The deaths prevented by sustaining routine childhood immunisation in Africa outweigh the excess risk of COVID-19 deaths associated with vaccination clinic visits, especially for the vaccinated children. Routine childhood immunisation should be sustained in Africa as much as possible, while considering other factors such as logistical constraints, staff shortages, and reallocation of resources during the COVID-19 pandemic.
Gavi, the Vaccine Alliance; Bill & Melinda Gates Foundation.
由于全球各国的卫生系统受到严重限制,并且为了缓解当前 COVID-19 大流行而采取了保持社交距离的措施,国家免疫规划有可能暂停。我们旨在比较在非洲维持常规儿童免疫接种的健康益处与通过常规疫苗接种服务点获得严重急性呼吸综合征冠状病毒 2(SARS-CoV-2)感染的风险。
我们考虑了一种高影响情景和一种低影响情景,以近似在 COVID-19 暴发期间因免疫覆盖率降低而可能导致的儿童死亡。在高影响情景中,我们使用了先前报告的特定国家的儿童死亡率影响估计值,这些估计值涉及白喉、破伤风、百日咳、乙型肝炎、b 型流感嗜血杆菌、肺炎链球菌、轮状病毒、麻疹、脑膜炎 A 型、风疹和黄热病的儿童免疫接种,以近似在没有追赶疫苗接种运动的情况下,在 COVID-19 风险期的 6 个月内,常规儿童疫苗接种可避免的未来 5 岁以下儿童死亡人数。在低影响情景中,我们仅通过 COVID-19 风险期麻疹暴发避免的儿童死亡人数来近似维持常规儿童免疫接种的健康益处。我们假设接触减少的干预措施使暴发曲线在 COVID-19 风险期内趋于平缓,60%的人口将在该期间内被感染,儿童既可以被疫苗接种者感染,也可以在运输过程中被感染,并且一旦儿童感染,整个家庭都会被感染。我们应用了特定国家的家庭年龄结构估计值和年龄相关的感染病死率,以计算归因于接种疫苗诊所就诊的死亡人数。我们从概率敏感性分析中提出了常规儿童免疫接种的效益风险比,并附有 95%置信区间(UI)。

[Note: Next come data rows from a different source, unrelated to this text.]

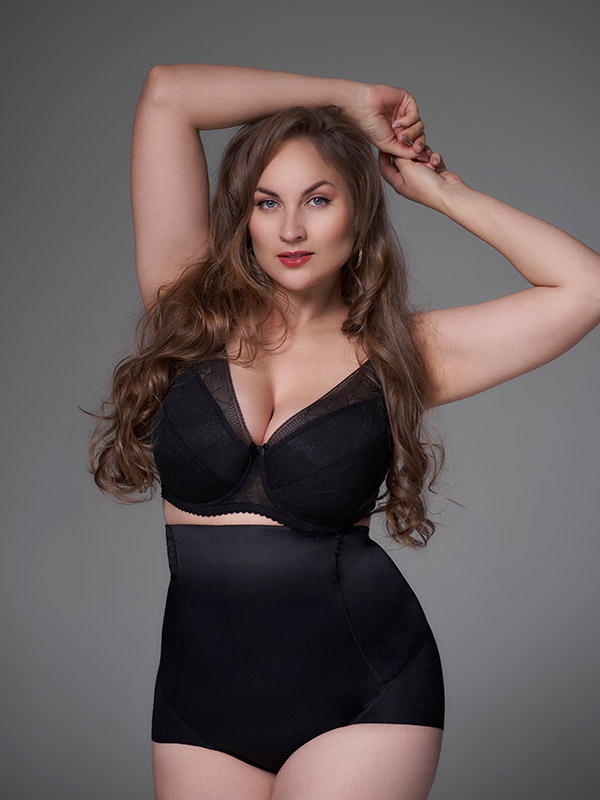 LISA VATTERET PUSH UP - Plus Size BH med bøyle fra Plaisir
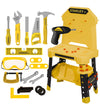 Stanley Jr. Werkbank m. Gereedschap - Geel - Stanley Jr. - OneSize - Gereedschap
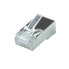 LogiLink MP0070 - RJ-45 - Silver - Cat6a - S/UTP (STP) - Gold - 6.5 mm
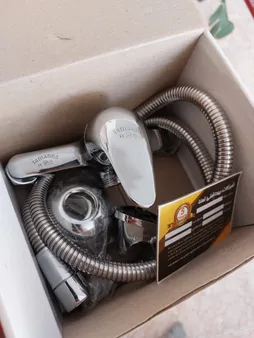 شیر سرویس بهداشتی های پلاس مدل الماس به همراه  شلنگ توالت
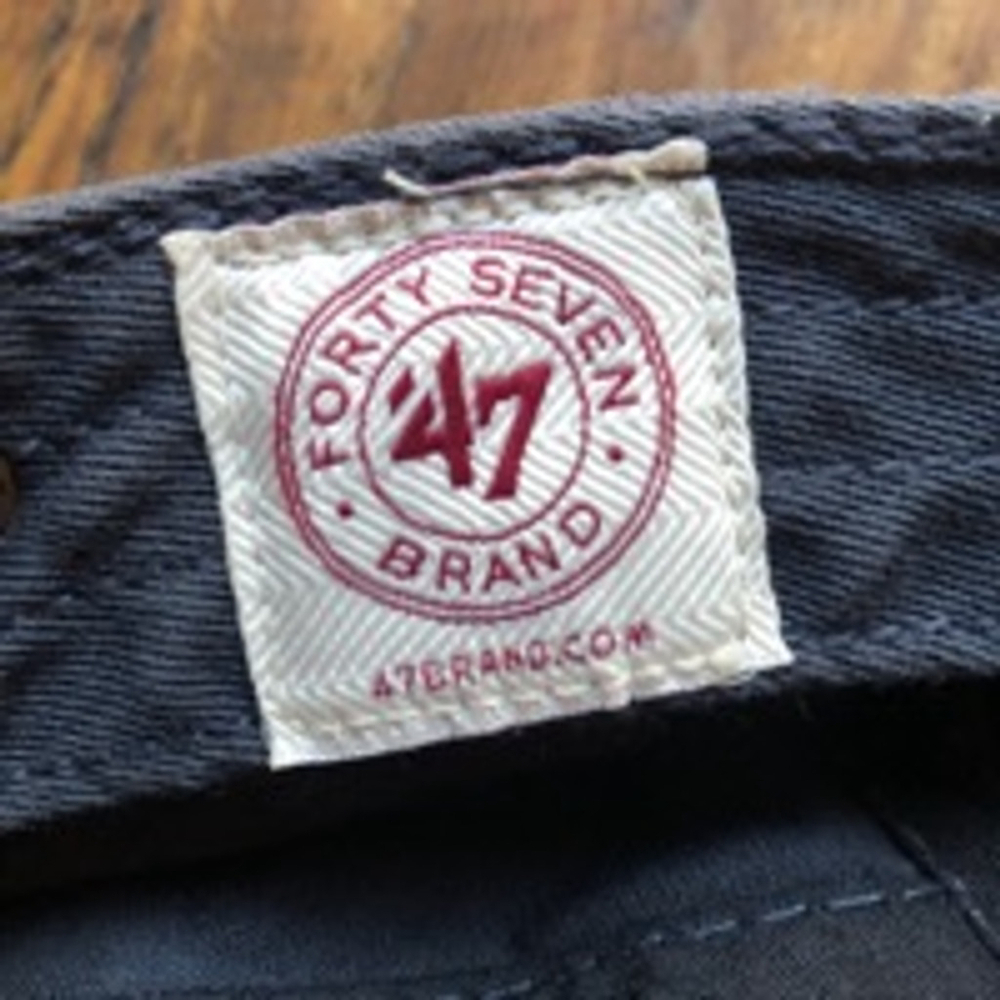 angels 47 Brand Baseball Cap Adjustable Red Gray - Picture 6 of 6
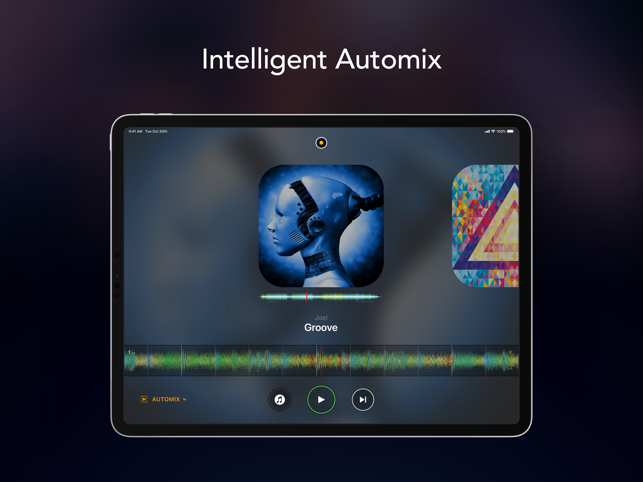 ‎djay - DJ App & AI Mixer Screenshot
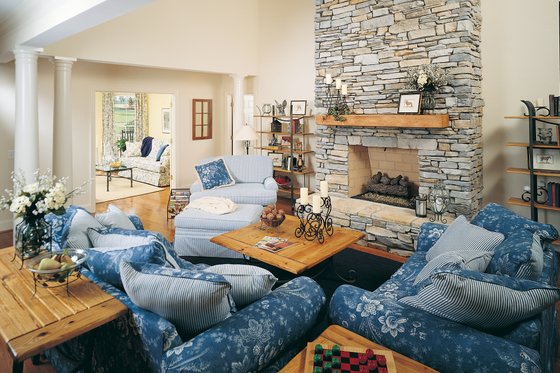 Interior - Family Room for Farmhouse House Plan #929-16 - 4 bed, 3.5 bath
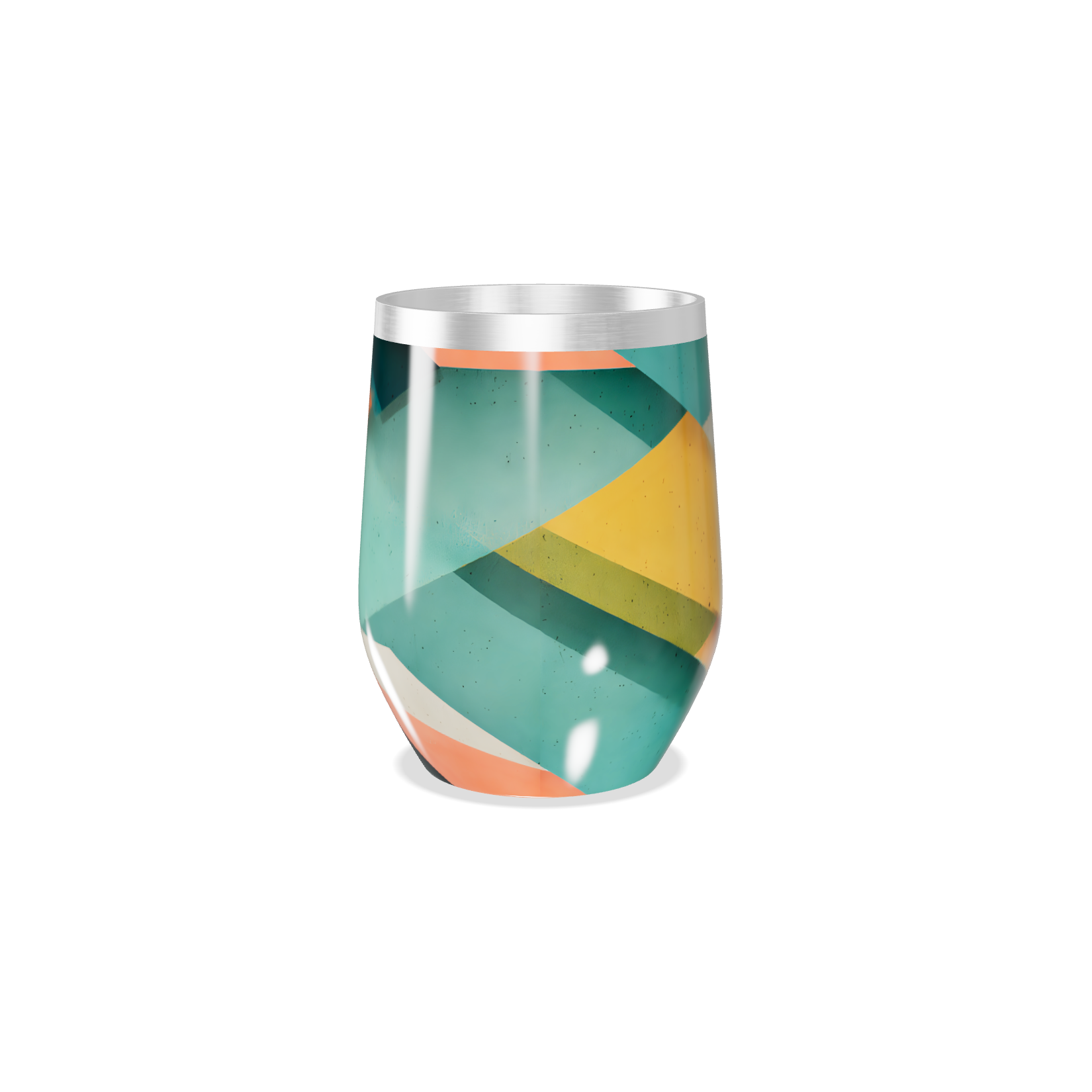 Copo Térmico Slim - Colorido com Listras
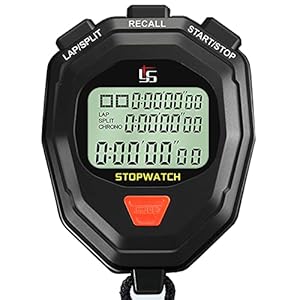 VNIMKSO Professional Stopwatch Timer for Coaches Digital 100 Lap Memory Sports Stopwatch with Time Display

在高影响情景中,每有一例因 SARS-CoV-2 感染而导致的 COVID-19 超额死亡,通过维持在非洲的常规儿童免疫接种,就可以预防 84 名(95%UI 14-267)儿童死亡。接种疫苗的儿童的效益风险比为 85000(4900-546000),其兄弟姐妹(<20 岁)为 75000(4400-483000),其父母或成年照顾者(20-60 岁)为 769(148-2700),而老年人(>60 岁)为 96(14-307)。在仅近似于避免麻疹暴发所致儿童死亡的低影响情景中,接种疫苗的儿童家庭的效益风险比为 3(0-10);如果仅考虑接种疫苗的儿童的风险,则效益风险比为 3000(182-21000)。
在非洲维持常规儿童免疫接种所预防的死亡人数超过了与疫苗接种诊所就诊相关的 COVID-19 死亡超额风险,尤其是对接种疫苗的儿童而言。在非洲,应尽可能维持常规儿童免疫接种,同时考虑到 COVID-19 大流行期间的后勤限制、人员短缺和资源重新分配等其他因素。
全球疫苗免疫联盟(Gavi)、比尔及梅琳达·盖茨基金会。